MATERIALE DI PARTENZA =
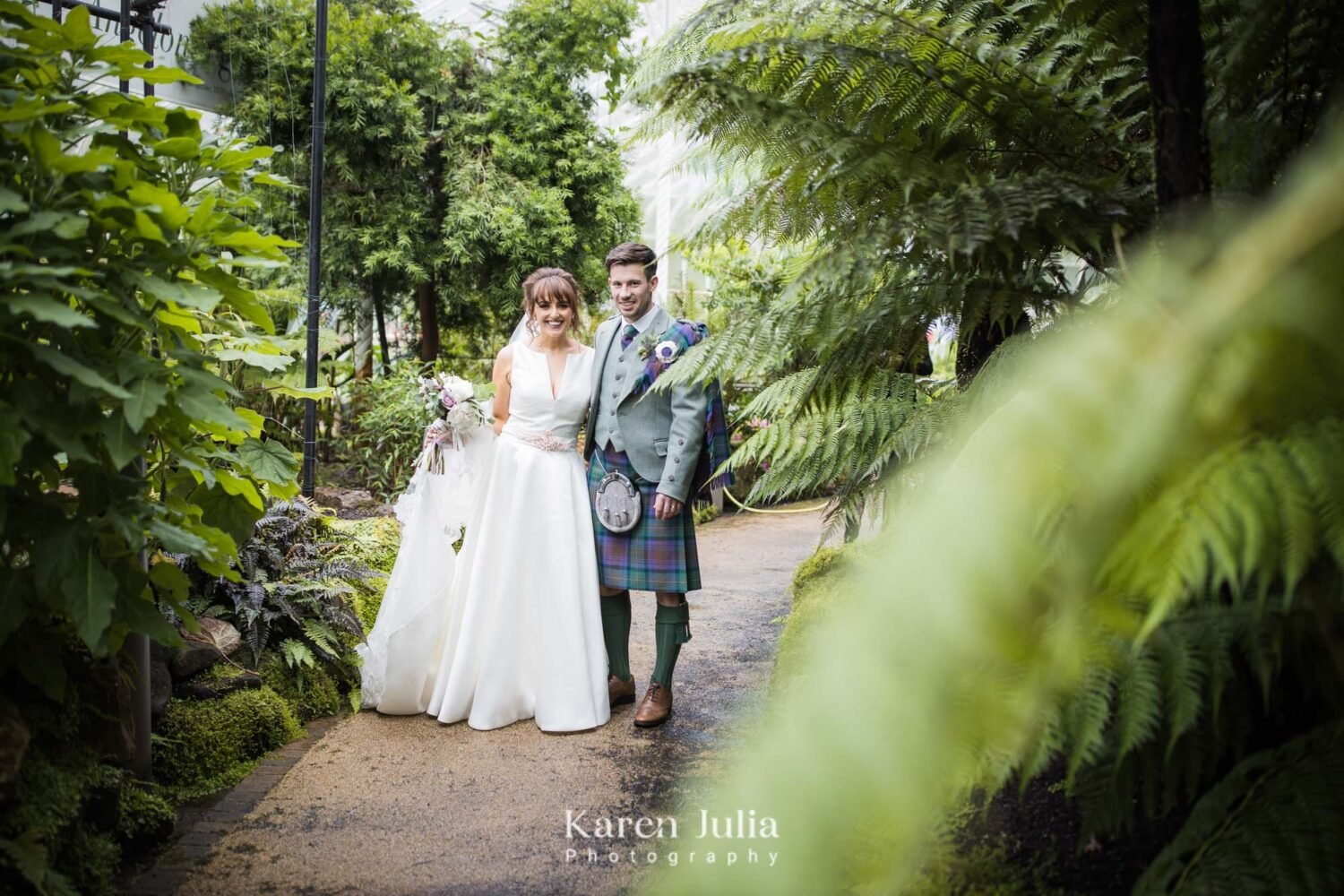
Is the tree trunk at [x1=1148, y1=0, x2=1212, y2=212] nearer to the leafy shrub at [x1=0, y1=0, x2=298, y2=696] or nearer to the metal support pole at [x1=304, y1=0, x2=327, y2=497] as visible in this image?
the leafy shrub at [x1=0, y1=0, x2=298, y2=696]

* * *

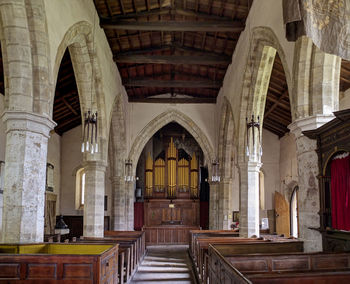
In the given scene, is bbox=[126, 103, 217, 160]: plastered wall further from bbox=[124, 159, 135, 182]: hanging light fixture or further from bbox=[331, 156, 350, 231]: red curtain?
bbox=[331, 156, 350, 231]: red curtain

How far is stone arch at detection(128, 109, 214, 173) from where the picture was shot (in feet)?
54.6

...

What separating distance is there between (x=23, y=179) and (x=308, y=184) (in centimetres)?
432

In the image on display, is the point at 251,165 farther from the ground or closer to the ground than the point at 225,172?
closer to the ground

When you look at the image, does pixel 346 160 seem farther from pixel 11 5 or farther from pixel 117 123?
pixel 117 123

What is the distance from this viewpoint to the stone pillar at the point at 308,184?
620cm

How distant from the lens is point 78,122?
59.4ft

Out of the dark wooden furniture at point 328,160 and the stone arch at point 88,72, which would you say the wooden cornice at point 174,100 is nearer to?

OBIETTIVO DELL'ESERCIZIO =
Riscrivi come elenco numerato le righe delle voci qui sopra, cominciando da quella che contiene "What is the" e fermandoti dopo quella che contiene "Out of the dark", senza riportare le righe vuote.

RISULTATO FINALE =
1. What is the distance from this viewpoint to the stone pillar at the point at 308,184?
2. 620cm
3. How distant from the lens is point 78,122?
4. 59.4ft
5. Out of the dark wooden furniture at point 328,160 and the stone arch at point 88,72, which would you say the wooden cornice at point 174,100 is nearer to?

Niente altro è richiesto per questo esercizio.